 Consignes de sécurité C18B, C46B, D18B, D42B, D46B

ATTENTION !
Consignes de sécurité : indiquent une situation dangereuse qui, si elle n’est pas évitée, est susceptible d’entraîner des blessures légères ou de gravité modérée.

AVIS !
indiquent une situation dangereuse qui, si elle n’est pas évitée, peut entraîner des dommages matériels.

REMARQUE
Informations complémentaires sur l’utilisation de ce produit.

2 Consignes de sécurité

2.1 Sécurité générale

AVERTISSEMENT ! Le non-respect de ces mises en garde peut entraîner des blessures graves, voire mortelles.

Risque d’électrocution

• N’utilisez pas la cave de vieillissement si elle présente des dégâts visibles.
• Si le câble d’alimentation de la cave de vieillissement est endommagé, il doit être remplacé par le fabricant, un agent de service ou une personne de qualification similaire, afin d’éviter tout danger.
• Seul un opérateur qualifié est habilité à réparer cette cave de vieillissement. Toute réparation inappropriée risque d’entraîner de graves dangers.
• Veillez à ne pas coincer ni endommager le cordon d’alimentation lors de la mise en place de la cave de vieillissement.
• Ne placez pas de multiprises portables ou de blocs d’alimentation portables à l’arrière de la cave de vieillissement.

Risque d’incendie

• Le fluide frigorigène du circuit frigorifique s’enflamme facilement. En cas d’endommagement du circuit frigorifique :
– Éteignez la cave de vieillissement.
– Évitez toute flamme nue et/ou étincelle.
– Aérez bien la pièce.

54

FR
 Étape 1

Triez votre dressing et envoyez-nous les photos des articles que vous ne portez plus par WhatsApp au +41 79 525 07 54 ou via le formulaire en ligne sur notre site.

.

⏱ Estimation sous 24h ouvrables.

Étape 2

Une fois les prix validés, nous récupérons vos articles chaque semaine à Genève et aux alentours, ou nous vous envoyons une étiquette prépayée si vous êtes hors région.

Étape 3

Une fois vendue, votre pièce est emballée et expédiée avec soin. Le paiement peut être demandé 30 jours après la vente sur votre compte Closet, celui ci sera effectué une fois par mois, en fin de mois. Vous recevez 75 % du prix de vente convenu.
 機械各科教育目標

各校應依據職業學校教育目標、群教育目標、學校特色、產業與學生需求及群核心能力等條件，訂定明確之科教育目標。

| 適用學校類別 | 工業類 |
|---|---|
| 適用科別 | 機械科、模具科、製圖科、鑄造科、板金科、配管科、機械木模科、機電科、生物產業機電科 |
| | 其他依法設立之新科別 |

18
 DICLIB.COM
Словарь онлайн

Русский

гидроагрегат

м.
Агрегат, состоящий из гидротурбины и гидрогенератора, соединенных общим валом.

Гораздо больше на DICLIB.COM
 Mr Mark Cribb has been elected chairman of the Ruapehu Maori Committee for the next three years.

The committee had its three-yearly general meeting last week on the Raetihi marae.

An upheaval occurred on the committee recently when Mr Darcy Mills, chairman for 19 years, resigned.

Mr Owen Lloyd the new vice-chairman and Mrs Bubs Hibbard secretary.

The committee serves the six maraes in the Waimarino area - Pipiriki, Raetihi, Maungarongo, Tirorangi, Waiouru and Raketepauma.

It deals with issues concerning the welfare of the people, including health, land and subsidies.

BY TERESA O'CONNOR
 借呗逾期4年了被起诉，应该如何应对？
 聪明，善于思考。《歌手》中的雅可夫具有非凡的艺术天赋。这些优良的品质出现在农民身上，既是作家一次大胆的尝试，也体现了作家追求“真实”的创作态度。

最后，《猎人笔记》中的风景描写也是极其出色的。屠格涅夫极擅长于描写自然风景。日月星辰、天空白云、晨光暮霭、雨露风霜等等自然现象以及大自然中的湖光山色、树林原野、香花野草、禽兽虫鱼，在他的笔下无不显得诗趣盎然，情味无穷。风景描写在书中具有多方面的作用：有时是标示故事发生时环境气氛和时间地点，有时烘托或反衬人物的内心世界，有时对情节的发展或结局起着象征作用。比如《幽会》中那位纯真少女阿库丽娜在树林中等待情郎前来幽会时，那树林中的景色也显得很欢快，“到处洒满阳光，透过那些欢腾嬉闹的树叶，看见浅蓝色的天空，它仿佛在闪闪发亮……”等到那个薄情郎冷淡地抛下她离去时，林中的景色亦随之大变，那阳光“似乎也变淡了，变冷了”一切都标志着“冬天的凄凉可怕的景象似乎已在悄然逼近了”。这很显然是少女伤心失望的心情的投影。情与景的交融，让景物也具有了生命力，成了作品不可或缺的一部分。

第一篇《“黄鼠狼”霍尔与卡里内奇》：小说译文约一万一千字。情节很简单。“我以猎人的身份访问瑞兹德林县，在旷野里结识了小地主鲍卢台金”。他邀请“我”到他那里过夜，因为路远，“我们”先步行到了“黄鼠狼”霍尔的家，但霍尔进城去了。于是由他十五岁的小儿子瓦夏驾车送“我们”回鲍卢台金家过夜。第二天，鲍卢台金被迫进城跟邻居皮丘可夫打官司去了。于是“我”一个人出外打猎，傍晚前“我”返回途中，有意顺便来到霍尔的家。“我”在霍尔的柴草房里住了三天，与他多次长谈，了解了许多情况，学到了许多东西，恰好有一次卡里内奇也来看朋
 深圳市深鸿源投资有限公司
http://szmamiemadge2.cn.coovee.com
- - - - - - -
## PROBLEM DETAILS
Repeat the records above exactly, leaving none out.

## EXERCISE RESULT
 Consignes de sécurité C18B, C46B, D18B, D42B, D46B

ATTENTION !
Consignes de sécurité : indiquent une situation dangereuse qui, si elle n’est pas évitée, est susceptible d’entraîner des blessures légères ou de gravité modérée.

AVIS !
indiquent une situation dangereuse qui, si elle n’est pas évitée, peut entraîner des dommages matériels.

REMARQUE
Informations complémentaires sur l’utilisation de ce produit.

2 Consignes de sécurité

2.1 Sécurité générale

AVERTISSEMENT ! Le non-respect de ces mises en garde peut entraîner des blessures graves, voire mortelles.

Risque d’électrocution

• N’utilisez pas la cave de vieillissement si elle présente des dégâts visibles.
• Si le câble d’alimentation de la cave de vieillissement est endommagé, il doit être remplacé par le fabricant, un agent de service ou une personne de qualification similaire, afin d’éviter tout danger.
• Seul un opérateur qualifié est habilité à réparer cette cave de vieillissement. Toute réparation inappropriée risque d’entraîner de graves dangers.
• Veillez à ne pas coincer ni endommager le cordon d’alimentation lors de la mise en place de la cave de vieillissement.
• Ne placez pas de multiprises portables ou de blocs d’alimentation portables à l’arrière de la cave de vieillissement.

Risque d’incendie

• Le fluide frigorigène du circuit frigorifique s’enflamme facilement. En cas d’endommagement du circuit frigorifique :
– Éteignez la cave de vieillissement.
– Évitez toute flamme nue et/ou étincelle.
– Aérez bien la pièce.

54

FR
 Étape 1

Triez votre dressing et envoyez-nous les photos des articles que vous ne portez plus par WhatsApp au +41 79 525 07 54 ou via le formulaire en ligne sur notre site.

.

⏱ Estimation sous 24h ouvrables.

Étape 2

Une fois les prix validés, nous récupérons vos articles chaque semaine à Genève et aux alentours, ou nous vous envoyons une étiquette prépayée si vous êtes hors région.

Étape 3

Une fois vendue, votre pièce est emballée et expédiée avec soin. Le paiement peut être demandé 30 jours après la vente sur votre compte Closet, celui ci sera effectué une fois par mois, en fin de mois. Vous recevez 75 % du prix de vente convenu.
 機械各科教育目標

各校應依據職業學校教育目標、群教育目標、學校特色、產業與學生需求及群核心能力等條件，訂定明確之科教育目標。

| 適用學校類別 | 工業類 |
|---|---|
| 適用科別 | 機械科、模具科、製圖科、鑄造科、板金科、配管科、機械木模科、機電科、生物產業機電科 |
| | 其他依法設立之新科別 |

18
 DICLIB.COM
Словарь онлайн

Русский

гидроагрегат

м.
Агрегат, состоящий из гидротурбины и гидрогенератора, соединенных общим валом.

Гораздо больше на DICLIB.COM
 Mr Mark Cribb has been elected chairman of the Ruapehu Maori Committee for the next three years.

The committee had its three-yearly general meeting last week on the Raetihi marae.

An upheaval occurred on the committee recently when Mr Darcy Mills, chairman for 19 years, resigned.

Mr Owen Lloyd the new vice-chairman and Mrs Bubs Hibbard secretary.

The committee serves the six maraes in the Waimarino area - Pipiriki, Raetihi, Maungarongo, Tirorangi, Waiouru and Raketepauma.

It deals with issues concerning the welfare of the people, including health, land and subsidies.

BY TERESA O'CONNOR
 借呗逾期4年了被起诉，应该如何应对？
 聪明，善于思考。《歌手》中的雅可夫具有非凡的艺术天赋。这些优良的品质出现在农民身上，既是作家一次大胆的尝试，也体现了作家追求“真实”的创作态度。

最后，《猎人笔记》中的风景描写也是极其出色的。屠格涅夫极擅长于描写自然风景。日月星辰、天空白云、晨光暮霭、雨露风霜等等自然现象以及大自然中的湖光山色、树林原野、香花野草、禽兽虫鱼，在他的笔下无不显得诗趣盎然，情味无穷。风景描写在书中具有多方面的作用：有时是标示故事发生时环境气氛和时间地点，有时烘托或反衬人物的内心世界，有时对情节的发展或结局起着象征作用。比如《幽会》中那位纯真少女阿库丽娜在树林中等待情郎前来幽会时，那树林中的景色也显得很欢快，“到处洒满阳光，透过那些欢腾嬉闹的树叶，看见浅蓝色的天空，它仿佛在闪闪发亮……”等到那个薄情郎冷淡地抛下她离去时，林中的景色亦随之大变，那阳光“似乎也变淡了，变冷了”一切都标志着“冬天的凄凉可怕的景象似乎已在悄然逼近了”。这很显然是少女伤心失望的心情的投影。情与景的交融，让景物也具有了生命力，成了作品不可或缺的一部分。

第一篇《“黄鼠狼”霍尔与卡里内奇》：小说译文约一万一千字。情节很简单。“我以猎人的身份访问瑞兹德林县，在旷野里结识了小地主鲍卢台金”。他邀请“我”到他那里过夜，因为路远，“我们”先步行到了“黄鼠狼”霍尔的家，但霍尔进城去了。于是由他十五岁的小儿子瓦夏驾车送“我们”回鲍卢台金家过夜。第二天，鲍卢台金被迫进城跟邻居皮丘可夫打官司去了。于是“我”一个人出外打猎，傍晚前“我”返回途中，有意顺便来到霍尔的家。“我”在霍尔的柴草房里住了三天，与他多次长谈，了解了许多情况，学到了许多东西，恰好有一次卡里内奇也来看朋
 深圳市深鸿源投资有限公司
http://szmamiemadge2.cn.coovee.com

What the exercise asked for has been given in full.